When Bo Pelini took over at Nebraska, he fired most of the staff except for wide receiver coach Ted Gilmore and offensive coordinator Shawn Watson.
In 2008, the offense was the strength for Nebraska and Watson had talked to several programs about becoming a head coach. In 2009, the offense was the only thing holding the team back from greatness, as Nebraska fielded one of the best defenses in the country but an offense that ranked near the bottom in the FBS.
2010 brought promise until key injuries to the offense crippled Nebraska. Bo made the decision in the offseason to "let go" of Shawn Watson and promote running backs coach Tim Beck to offensive coordinator.
Let's review that decision by looking at the past two years for Nebraska offensively.
Passing: 2108 yards 16 touchdowns 8 interceptions
Rushing: 3466 yards 32 touchdowns Fumbles 33 lost 14
Total yardage: 5574 Total turnovers 22
Passing: 2115 yards 13 touchdowns 8 interceptions
Rushing: 2824 yards 31 touchdowns Fumbles 23 lost 7
Total yardage: 4939 Total turnovers 15
Note that the turnovers only count the offense's fumbles and not special teams. If you must know, Nebraska fumbled six times on special teams.
In 2010, Nebraska had a great year on offense as Watson reorganized his offense to fit the personnel that was coming to the team—and to get his head off the chopping block. The offense was now run first, pass second, and it worked really well for most of the season.
Until teams loaded the box and injuries piled up again.
Martinez was out for two games and during that time Green did a bad job managing the team. Once again coming so close to winning the Big 12 title and then the depressing finish in the bowl game led Pelini to promote Tim Beck to offensive coordinator.
2011 showed that the strength for Nebraska was the offense, as the defense was racked by injuries (Nebraska can't catch a break, can they?). The offense was once again focused on the run, but unlike 2010 with Martinez needing to be a game-changer, he became a game-manager. Injuries to the offensive line led to the lineup being changed often, and at one point in time, Nebraska would rotate the entire line every so often in the game.
Under Tim Beck, Nebraska dropped in production from 2010, but to be fair, if Nebraska had 2010's defense, they would have done a lot better this season.
Beck introduced some new formations, like the diamond, and shifted from the shotgun being the base formation to the pistol. He also started to use the fullback, which made all the people who remember Nebraska using a fullback happy.
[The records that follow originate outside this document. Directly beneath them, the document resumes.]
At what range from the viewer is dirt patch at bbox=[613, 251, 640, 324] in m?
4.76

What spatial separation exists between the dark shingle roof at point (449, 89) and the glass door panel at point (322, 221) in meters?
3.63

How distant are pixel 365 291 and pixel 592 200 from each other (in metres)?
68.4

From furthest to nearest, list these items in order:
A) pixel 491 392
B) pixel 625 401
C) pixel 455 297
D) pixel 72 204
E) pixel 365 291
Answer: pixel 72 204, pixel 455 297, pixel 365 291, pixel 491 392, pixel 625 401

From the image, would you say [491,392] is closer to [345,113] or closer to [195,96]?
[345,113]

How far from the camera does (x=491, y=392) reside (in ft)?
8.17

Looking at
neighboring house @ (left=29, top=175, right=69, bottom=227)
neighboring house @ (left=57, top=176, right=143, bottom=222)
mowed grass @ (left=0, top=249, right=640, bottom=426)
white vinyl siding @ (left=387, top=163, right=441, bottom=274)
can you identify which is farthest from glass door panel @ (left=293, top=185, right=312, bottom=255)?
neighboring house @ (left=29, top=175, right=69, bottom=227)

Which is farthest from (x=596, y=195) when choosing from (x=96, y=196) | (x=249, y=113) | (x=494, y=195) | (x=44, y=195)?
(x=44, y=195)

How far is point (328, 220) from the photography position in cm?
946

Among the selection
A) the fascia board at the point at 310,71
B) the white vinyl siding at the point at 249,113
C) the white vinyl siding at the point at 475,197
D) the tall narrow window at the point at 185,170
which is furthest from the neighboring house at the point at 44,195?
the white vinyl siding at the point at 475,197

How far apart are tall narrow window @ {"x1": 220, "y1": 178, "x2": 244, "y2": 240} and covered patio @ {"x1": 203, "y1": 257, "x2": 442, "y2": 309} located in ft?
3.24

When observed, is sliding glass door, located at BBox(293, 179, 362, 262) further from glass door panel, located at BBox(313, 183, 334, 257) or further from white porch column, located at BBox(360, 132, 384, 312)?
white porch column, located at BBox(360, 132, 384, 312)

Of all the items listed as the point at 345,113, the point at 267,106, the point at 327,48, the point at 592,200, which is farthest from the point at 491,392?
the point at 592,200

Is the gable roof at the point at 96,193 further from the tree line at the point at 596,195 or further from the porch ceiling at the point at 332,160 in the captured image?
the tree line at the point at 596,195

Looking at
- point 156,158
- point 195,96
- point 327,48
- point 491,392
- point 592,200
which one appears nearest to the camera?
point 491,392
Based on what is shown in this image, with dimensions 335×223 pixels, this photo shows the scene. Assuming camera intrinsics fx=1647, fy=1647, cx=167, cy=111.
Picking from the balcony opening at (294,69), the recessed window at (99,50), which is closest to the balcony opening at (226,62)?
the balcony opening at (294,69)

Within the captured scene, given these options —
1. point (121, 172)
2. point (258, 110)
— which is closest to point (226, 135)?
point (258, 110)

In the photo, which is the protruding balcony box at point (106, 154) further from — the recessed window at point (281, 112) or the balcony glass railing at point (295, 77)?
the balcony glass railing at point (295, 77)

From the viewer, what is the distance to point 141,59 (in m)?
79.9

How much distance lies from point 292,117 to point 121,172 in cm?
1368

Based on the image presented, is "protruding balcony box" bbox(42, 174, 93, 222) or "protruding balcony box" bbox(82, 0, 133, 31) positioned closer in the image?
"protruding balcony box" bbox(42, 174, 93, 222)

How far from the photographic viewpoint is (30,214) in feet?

The biggest change that Beck made was that he switched Taylor Martinez from a game-changer to a game-manager. No longer was he being subjected to numerous hits that caused fumbles, and he was able to change plays at the line to beat the defense.
Martinez not only improved in passing yardage, but he also reduced how often he turned the ball over.
Beck's biggest mistakes this season came from not using the talent he had. There were games where 5-star running back Aaron Green never saw the field and 4-star wide receiver Jamal Turner never saw the field again after a certain point.
Part of a coordinator's job is to win—why wouldn't you play two of your best players. I know he played Abdullah but Abdullah fumbles a lot, and until he fixes that, he shouldn't be relied on as the No. 2 back.
Nebraska had a great offense during the first part of the season, but once again stuttered towards the end. Why? Nebraska is too one-dimensional. Nebraska is a run first, run second, oh it's 3rd-and-long now? I guess we should pass—too bad the other team had their dime package out. Good luck, receivers!
I like Martinez, but that doesn't mean I think he is the best passer. To be honest, if one of the other QBs are developing as a better thrower, they should play. Nebraska can't afford to be one-dimensional; not in this day and age. We have talented receivers like Bell, Enunwa and Turner, and incoming recruit Westerkamp, we need to use them.
Beck promised an Oregon-style offense, let's start seeing it.
Overall, Beck had a good year with some mistakes. Like the Wisconsin game, where he decided to air it out instead of running, even after Martinez's third pick. I liked Beck's hire as he is a good recruiter and seems to know what he is doing and what he wants. In an interview, recruit Jordan Westerkamp said that last year's offense is not what Beck has envisioned, and Beck's vision involves more passing.
We will have to wait and see, but if Beck delivers on his promises, the future for Nebraska's offense looks bright.